Likewise, the same idea can get you the x-coordinate.
Look at that parallelogram we defined early which encodes the x-coordinate of the mystery
input vector, spanned by the input vector and j-hat.
The transformed version of this guy is spanned by the output vector and the second column
of the matrix, and its area will have been multiplied by the determinant of the matrix.
So the x-coordinate of our mystery input vector is this area divided by the determinant of
the transformation.
Symmetric to what we did before, you can compute the area of that output parallelogram by creating
a new matrix whose first column is the output vector, and whose second column is the same
as the original matrix.
So again, just using data from the output space, the numbers we see in our original
linear system, we can recover the x-coordinate of our mystery input vector.
This formula for finding the solutions to a linear system of equations is known as Cramer's
rule.
Here, just to sanity check ourselves, plug in the numbers here.
The determinant of that top altered matrix is 4+2, which is 6, and the bottom determinant
is 2, so the x-coordinate should be 3.
And indeed, looking back at that input vector we started with, it's x-coordinate is 3.
Likewise, Cramer's rule suggests the y-coordinate should be 4/2, or 2, and that is indeed the
y-coordinate of the input vector we started with here.
The case with three dimensions is similar, and I highly recommend you pause to think
it through yourself.

::::::::

▸ Stated task a
Please answer these questions about the Cramer's rule passage:
(i) What name does it give to this formula for solving a linear system of equations?
(ii) In the worked example, what is the determinant of the top altered matrix?
(iii) What y-coordinate does Cramer's rule give for the input vector?

▸ Record set
::::::::

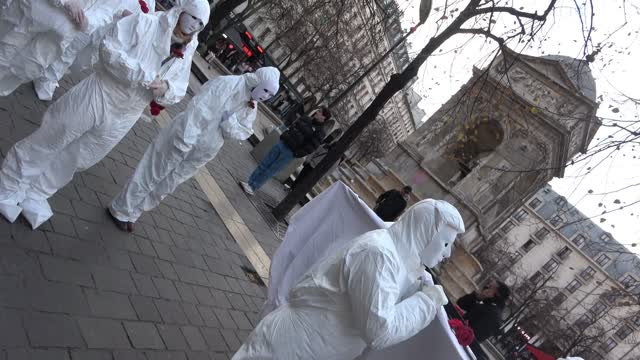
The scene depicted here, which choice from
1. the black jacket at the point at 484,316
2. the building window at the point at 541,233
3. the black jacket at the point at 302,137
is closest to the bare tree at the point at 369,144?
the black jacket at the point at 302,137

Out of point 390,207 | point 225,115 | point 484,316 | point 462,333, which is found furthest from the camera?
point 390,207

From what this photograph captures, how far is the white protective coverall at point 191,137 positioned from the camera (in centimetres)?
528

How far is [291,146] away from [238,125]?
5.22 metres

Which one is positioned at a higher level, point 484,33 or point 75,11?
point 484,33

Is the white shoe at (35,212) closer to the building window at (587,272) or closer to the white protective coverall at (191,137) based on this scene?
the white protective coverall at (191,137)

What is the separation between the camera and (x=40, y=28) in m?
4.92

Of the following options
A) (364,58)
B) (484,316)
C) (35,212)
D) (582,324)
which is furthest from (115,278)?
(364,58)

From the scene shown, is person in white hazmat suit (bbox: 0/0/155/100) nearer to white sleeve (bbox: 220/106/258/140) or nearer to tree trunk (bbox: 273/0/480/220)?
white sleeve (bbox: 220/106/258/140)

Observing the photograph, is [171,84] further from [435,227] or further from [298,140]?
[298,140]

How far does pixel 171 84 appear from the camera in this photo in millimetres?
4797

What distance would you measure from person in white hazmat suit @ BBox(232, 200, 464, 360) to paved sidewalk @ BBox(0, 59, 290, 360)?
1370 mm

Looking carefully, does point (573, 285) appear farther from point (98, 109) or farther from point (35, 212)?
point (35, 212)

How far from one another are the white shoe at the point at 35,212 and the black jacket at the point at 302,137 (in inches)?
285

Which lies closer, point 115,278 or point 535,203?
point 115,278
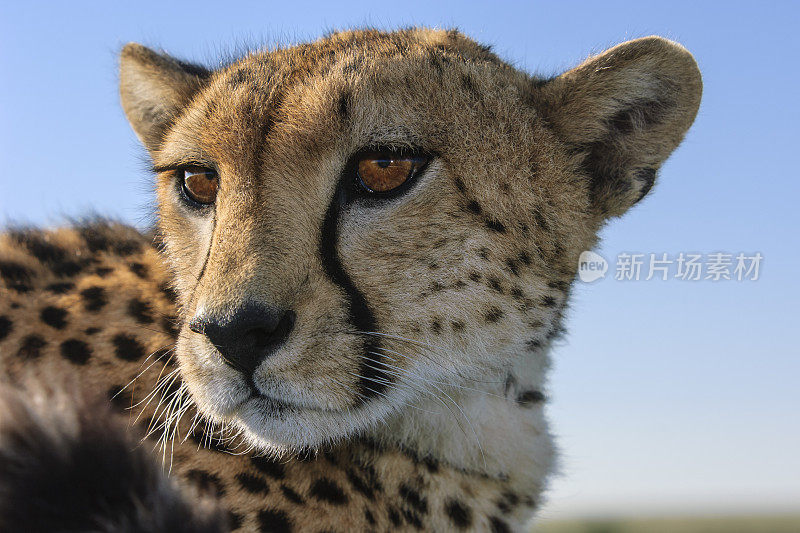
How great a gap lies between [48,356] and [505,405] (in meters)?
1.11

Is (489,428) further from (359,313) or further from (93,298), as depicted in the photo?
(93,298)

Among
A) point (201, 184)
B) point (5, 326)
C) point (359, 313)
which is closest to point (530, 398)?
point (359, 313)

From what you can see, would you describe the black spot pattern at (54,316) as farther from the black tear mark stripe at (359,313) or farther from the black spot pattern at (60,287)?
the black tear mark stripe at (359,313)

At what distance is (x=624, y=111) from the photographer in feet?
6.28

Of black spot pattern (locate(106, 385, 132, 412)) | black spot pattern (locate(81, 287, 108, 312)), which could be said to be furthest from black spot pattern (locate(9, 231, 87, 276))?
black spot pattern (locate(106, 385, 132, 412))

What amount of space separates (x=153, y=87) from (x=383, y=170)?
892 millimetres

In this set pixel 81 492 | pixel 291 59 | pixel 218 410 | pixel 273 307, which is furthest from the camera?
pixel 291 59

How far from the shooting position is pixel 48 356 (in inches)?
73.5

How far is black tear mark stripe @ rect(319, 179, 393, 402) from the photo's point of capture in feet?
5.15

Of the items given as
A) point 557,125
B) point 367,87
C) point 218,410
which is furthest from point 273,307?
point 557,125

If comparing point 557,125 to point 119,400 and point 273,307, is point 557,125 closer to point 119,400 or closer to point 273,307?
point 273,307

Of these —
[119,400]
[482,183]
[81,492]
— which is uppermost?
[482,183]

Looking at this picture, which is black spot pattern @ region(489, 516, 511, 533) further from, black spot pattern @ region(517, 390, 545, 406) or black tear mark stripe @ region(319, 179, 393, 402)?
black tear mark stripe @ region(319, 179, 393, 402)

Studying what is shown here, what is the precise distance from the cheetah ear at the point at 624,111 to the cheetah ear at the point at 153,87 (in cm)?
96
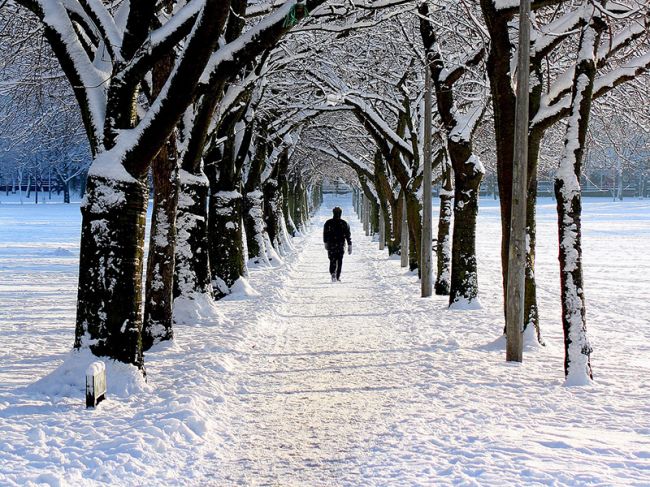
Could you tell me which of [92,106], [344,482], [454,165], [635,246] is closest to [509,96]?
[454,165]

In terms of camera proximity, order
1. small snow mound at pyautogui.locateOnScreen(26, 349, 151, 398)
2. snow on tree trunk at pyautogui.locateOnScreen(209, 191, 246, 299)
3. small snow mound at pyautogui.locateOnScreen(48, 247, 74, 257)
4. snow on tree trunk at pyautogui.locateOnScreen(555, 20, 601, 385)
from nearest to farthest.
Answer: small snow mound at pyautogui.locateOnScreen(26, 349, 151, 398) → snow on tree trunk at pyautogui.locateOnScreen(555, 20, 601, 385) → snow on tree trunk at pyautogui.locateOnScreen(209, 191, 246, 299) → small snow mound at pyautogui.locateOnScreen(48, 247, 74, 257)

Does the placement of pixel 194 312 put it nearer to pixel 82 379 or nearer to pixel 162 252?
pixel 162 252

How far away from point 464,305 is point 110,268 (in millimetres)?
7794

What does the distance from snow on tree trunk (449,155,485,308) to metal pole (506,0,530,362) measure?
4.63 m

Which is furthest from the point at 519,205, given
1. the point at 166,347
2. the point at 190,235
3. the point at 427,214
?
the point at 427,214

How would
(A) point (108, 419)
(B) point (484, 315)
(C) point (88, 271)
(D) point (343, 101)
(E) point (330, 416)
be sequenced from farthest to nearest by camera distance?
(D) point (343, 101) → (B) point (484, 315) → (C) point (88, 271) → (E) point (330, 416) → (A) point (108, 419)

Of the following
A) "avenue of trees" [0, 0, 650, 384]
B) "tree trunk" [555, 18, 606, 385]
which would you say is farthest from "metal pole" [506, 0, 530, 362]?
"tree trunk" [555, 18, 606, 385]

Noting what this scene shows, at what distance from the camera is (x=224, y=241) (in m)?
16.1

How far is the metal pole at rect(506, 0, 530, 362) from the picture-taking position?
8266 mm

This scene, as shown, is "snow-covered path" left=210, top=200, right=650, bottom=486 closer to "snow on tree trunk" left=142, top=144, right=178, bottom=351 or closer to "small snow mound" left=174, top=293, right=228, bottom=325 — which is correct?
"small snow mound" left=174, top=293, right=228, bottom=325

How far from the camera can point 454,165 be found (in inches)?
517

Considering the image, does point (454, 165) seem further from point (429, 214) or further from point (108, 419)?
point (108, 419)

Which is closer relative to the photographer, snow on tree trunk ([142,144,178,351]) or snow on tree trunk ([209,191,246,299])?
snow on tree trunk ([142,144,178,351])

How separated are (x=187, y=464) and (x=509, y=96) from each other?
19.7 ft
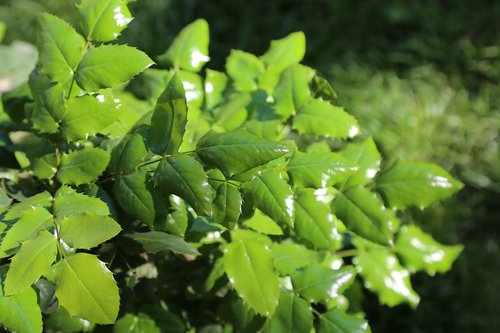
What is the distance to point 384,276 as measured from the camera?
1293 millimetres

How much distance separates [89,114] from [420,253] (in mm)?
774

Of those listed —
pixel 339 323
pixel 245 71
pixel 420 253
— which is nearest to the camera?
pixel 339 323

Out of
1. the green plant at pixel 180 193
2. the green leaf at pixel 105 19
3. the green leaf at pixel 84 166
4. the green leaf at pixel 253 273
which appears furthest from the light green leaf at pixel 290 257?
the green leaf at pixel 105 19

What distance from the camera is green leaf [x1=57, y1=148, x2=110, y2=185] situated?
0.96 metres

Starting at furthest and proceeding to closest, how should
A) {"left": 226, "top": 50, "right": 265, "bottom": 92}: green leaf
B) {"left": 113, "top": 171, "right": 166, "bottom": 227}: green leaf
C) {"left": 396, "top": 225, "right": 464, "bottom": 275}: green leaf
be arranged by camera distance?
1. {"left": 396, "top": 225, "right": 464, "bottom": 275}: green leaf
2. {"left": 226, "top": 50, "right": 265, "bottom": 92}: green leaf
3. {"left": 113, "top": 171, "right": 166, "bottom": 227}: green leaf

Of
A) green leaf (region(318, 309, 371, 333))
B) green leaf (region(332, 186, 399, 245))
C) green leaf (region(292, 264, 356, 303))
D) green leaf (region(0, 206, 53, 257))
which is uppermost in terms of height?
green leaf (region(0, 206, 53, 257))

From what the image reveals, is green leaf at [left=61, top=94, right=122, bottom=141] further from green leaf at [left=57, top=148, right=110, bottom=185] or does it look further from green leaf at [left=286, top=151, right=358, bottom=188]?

::::::::

▸ Stated task b
Select every line of the listing that contains the word "closest". Case counts.

▸ Full response a
(i) Cramer's rule
(ii) 6
(iii) 2

▸ Full response b
is closest to the bare tree at the point at 369,144?
which is closest to point (530, 398)?
Could you tell me which of [92,106], [344,482], [454,165], [635,246] is closest to [509,96]?
Starting at furthest and proceeding to closest, how should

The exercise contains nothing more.